To do:
1. Repeat word for word the part of the NSTIC article starting with "The 51-page document, titled" and going on through "with international groups.".
2. Based on the NSTIC article, answer yes or no to each statement and quote the words that decide it: (a) The recommendations document runs 51 pages. (b) The effort creates a national ID card. (c) Governments are left out of the steering committee.
3. According to the NSTIC article, when was NSTIC introduced?

Excerpt:

──────

NSTIC doc outlines transition to privately led ID effort

NSTIC doc outlines transition to privately led ID effort

Summary: The government's National Strategy for Trusted Identities in Cyberspace takes its most important step to date by releasing recommendations for turning the effort over to the private sector.


The strategy established by the Obama Administration to create a national digital identity infrastructure reached a significant milestone Tuesday as the government began handing the effort over to the private sector.

Jeremy Grant, who heads the National Strategy for Trusted Identities in Cyberspace (NSTIC), released recommendations for creating a NSTIC steering committee operated independent of the federal government. However, governments - state, local and federal - will get a seat within the committee.

The 51-page document, titled "Recommendations for Establishing an Identity Ecosystem Governance Structure" calls for creation of the steering group, its structure, representation and coordination with international groups.

"While NSTIC is a government initiative, the Identity Ecosystem it envisions must be led by the private sector," said Grant. "The recommendations we published today lay out a specific path to bring together all NSTIC stakeholders."

The goal of NSTIC, introduced in April 2011, is to create an "identity ecosystem" that provides secure identities for online transactions while limiting the disclosure of personal information. The system calls for both public and private accredited  identity providers and a choice of identity credentials.

The effort does not create a national ID card.

The steering group, expected to be formally established later this spring, will create policies and standards for that identity ecosystem framework as laid out by the NSTIC charter.

──────

Raw data:
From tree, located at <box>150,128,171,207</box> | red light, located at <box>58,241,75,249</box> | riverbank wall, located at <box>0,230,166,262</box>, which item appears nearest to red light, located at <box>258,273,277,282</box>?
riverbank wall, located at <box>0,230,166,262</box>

──────

Task-by-task results:
1.
The 51-page document, titled "Recommendations for Establishing an Identity Ecosystem Governance Structure" calls for creation of the steering group, its structure, representation and coordination with international groups.

2.
(a) Yes: "The 51-page document"
(b) No: "The effort does not create a national ID card."
(c) No: "governments - state, local and federal - will get a seat within the committee."

3. In April 2011.